___ Selection ___

Plaintiff has been compensated for loss of merchandise, fixtures and business interruptions resulting from the flood and accruing up through January 31, 1977. The insurers have been subrogated by way of agreement to the extent of the indemnity paid. However, Edwards was not compensated for its loss of business from February 1, 1977 through August 31, 1977, the period immediately preceding sale or assignment of all plaintiff's assets and liabilities.

The matter is now before the court on defendant, Arlen Finance Corporation’s (A.F.C.) motion for summary judgment and all defendants’ motion to join N.F.I.A. and First State, admittedly real parties in interest, as parties plaintiff.

With respect to defendants Laurens Plaza, Inc., Independent Enterprises, Inc., Arlen Management Corporation, and Cooper Carry & Associates, Inc., it should be noted that all were engaged in some capacity with the initial design, outlay and construction of the Laurens Shopping Center. It is the fruition of their efforts in light of what plaintiff alleges to be a knowledge on their part of the propensity of the situs of the Shopping Center to flood which gives rise to the alleged warranties and covenants that the premises were tenable and fit and suitable for operation of merchandising stores, and also the negligence, gross negligence, willful and wanton acts of inadequate investigation of the area to ascertain the flooding propensities, failure in construction to compensate therefor, and failure to warn of the flooding propensities of the area which give rise to these claims. Also asserted against these defendants are certain failures to repair and maintain the premises in order to prevent devastating flood damage. 1

Defendants Arlen Realty and Development Corporation and Arlen Finance Corporation stand on a somewhat different footing than the previously mentioned defendants. Plaintiff seeks to hold these two entities accountable for the damage done, not by virtue of direct participation in the original planning design and building of the Shopping Center, but due to their status as parties to certain agreements, and assignments and the attendant responsibilities thereunder. See allegation No. 13 of the Complaint.

Arlen Realty and Development Corporation does not press the propriety of its being joined as parties defendant to the action. However, Arlen Finance Corporation vehemently protests its continued status as a party defendant. It does so on the basis that it had had and does not have legally cognizable obligations or duties flowing to plaintiff. Its zealousness in pressing its motion for summary judgment is understandable in the light of the fact that its retention as a party defendant would preclude the joinder of First State as a party plaintiff, in that it and First State are both entities incorporated under the laws of the State of Delaware and are therefore non-diverse. See Virginia Electric & Power Co. v. Westinghouse Electric Corp., 485 F.2d 78 (4th Cir. 1973) cert. den. 415 U.S. 935, 94 S.Ct. 1450, 39 L.Ed.2d 493. By virtue of language in the Westinghouse case, granting of Arlen Finance Corporation’s motion for summary judgment and *508 the attendant removal of potential non-diversity would mandate the insurance companies’ joinder as parties plaintiff. See, infra. In order to determine the meritoriousness of A.F.C.’s motion the court must explore the documents tying it to the Shopping Center and its status as the holder thereof.

___

Problem 1: Rewrite the rows from the line containing "Which item, selected from" through the end of the rows, replacing "nearer" with "closer" and leaving everything else unchanged.
The court opinion and the rows are unrelated material.

___ Input material ___

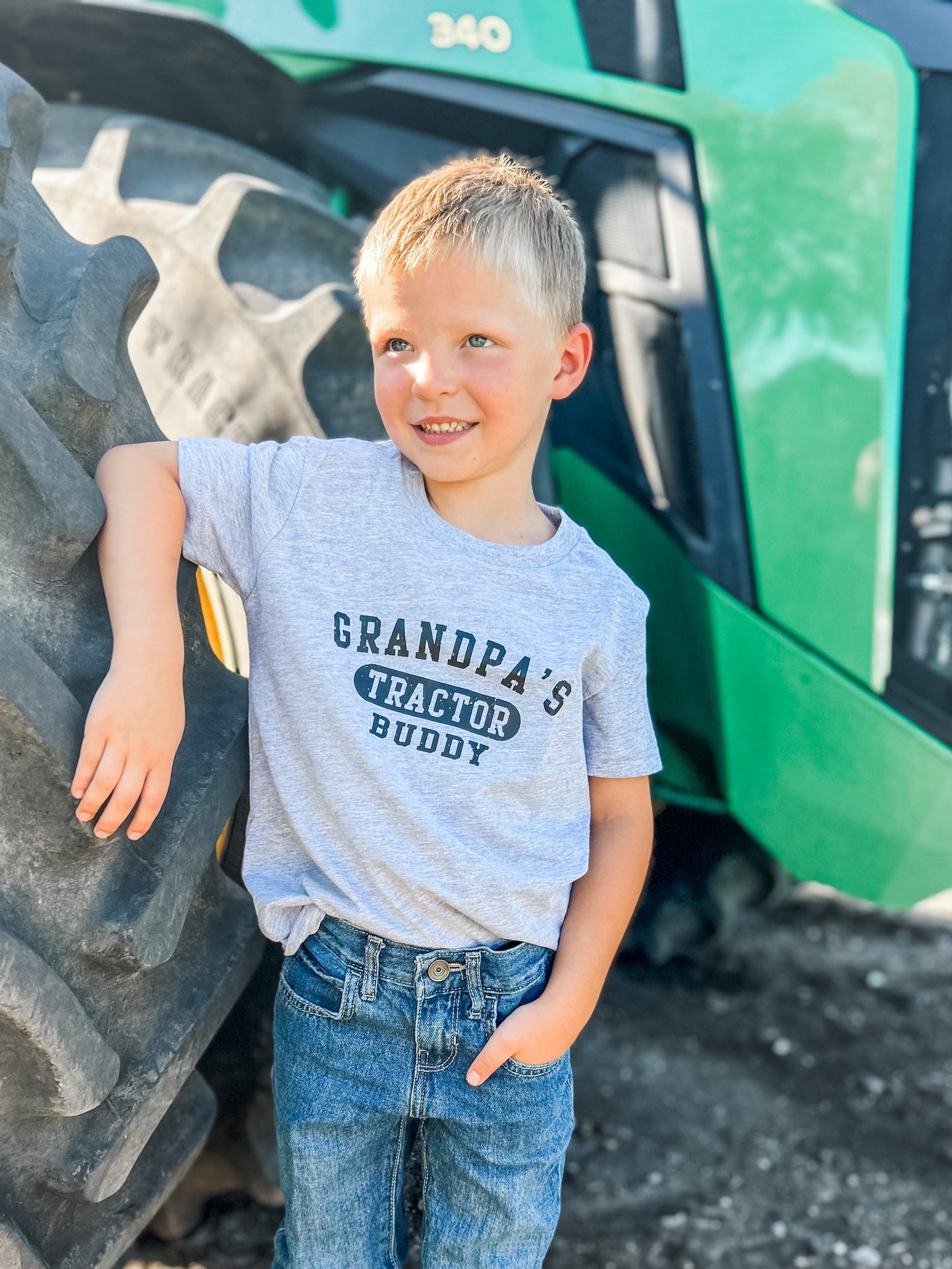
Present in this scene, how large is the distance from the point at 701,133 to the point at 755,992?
1512 mm

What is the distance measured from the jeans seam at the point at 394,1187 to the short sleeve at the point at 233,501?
0.50 meters

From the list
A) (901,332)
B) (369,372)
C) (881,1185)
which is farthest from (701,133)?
(881,1185)

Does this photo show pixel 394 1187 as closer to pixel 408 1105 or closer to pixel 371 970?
pixel 408 1105

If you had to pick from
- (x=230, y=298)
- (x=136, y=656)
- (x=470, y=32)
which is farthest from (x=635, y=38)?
(x=136, y=656)

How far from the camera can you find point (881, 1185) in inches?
69.6

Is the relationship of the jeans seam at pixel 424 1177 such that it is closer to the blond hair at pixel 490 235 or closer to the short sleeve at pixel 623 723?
the short sleeve at pixel 623 723

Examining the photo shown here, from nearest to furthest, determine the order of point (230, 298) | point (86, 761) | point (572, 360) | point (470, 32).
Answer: point (86, 761) < point (572, 360) < point (230, 298) < point (470, 32)

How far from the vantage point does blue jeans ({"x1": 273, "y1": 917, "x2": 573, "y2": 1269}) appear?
1.05m

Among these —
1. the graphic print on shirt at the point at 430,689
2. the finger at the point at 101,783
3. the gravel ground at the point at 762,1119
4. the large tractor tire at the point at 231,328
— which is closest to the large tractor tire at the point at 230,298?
the large tractor tire at the point at 231,328

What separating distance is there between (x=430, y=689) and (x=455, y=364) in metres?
0.27

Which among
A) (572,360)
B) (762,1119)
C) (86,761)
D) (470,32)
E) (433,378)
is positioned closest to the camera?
(86,761)

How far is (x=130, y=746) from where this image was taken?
0.93 metres

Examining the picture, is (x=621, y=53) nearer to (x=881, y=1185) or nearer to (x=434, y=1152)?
(x=434, y=1152)

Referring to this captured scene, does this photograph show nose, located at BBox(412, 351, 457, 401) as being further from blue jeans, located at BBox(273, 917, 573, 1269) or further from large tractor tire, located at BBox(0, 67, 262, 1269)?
blue jeans, located at BBox(273, 917, 573, 1269)
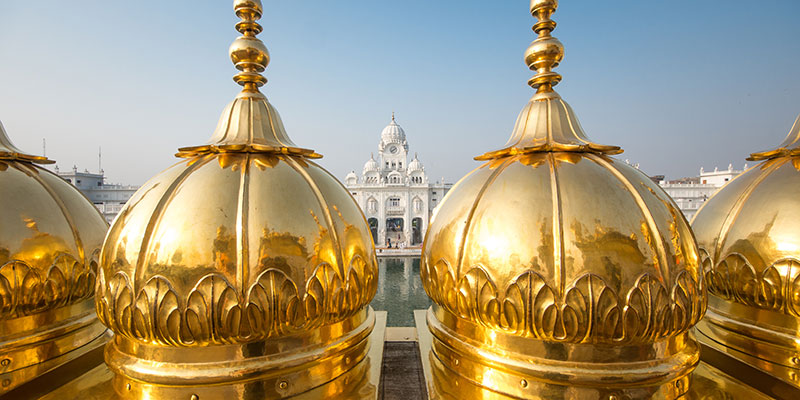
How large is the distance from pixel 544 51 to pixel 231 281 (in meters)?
1.97

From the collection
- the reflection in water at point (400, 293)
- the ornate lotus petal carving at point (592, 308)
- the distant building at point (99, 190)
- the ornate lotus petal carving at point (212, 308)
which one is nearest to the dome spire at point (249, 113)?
the ornate lotus petal carving at point (212, 308)

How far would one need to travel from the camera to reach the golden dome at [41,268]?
1.92m

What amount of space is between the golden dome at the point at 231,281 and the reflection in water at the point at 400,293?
765 centimetres

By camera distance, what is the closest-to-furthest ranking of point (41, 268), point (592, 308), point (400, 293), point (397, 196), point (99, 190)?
point (592, 308), point (41, 268), point (400, 293), point (99, 190), point (397, 196)

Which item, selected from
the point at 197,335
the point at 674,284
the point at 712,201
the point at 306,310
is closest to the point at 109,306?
the point at 197,335

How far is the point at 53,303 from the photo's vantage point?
2.07m

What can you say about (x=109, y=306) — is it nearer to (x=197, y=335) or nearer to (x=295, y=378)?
(x=197, y=335)

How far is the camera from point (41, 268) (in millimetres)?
1998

___

Problem 2: Copy the court opinion verbatim from "Defendants Arlen Realty" to "of the Complaint.".

Result 1:
Which item, selected from
the point at 197,335
the point at 674,284
the point at 712,201
the point at 306,310
is closest to the point at 109,306?
the point at 197,335

How far is the point at 53,303 from the photo's vantage point?
2.07m

What can you say about (x=109, y=306) — is it closer to (x=197, y=335) or closer to (x=295, y=378)?
(x=197, y=335)

How far is the camera from point (41, 268) (in millimetres)?
1998

Result 2:
Defendants Arlen Realty and Development Corporation and Arlen Finance Corporation stand on a somewhat different footing than the previously mentioned defendants. Plaintiff seeks to hold these two entities accountable for the damage done, not by virtue of direct participation in the original planning design and building of the Shopping Center, but due to their status as parties to certain agreements, and assignments and the attendant responsibilities thereunder. See allegation No. 13 of the Complaint.